_EXERCISE TASK_. Set down the following material again line for line, without changing anything.

_EXTRACTED ENTRIES_.
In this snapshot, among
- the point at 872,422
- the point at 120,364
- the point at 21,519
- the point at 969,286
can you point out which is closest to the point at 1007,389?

_FINISHED ANSWER_.
In this snapshot, among
- the point at 872,422
- the point at 120,364
- the point at 21,519
- the point at 969,286
can you point out which is closest to the point at 1007,389?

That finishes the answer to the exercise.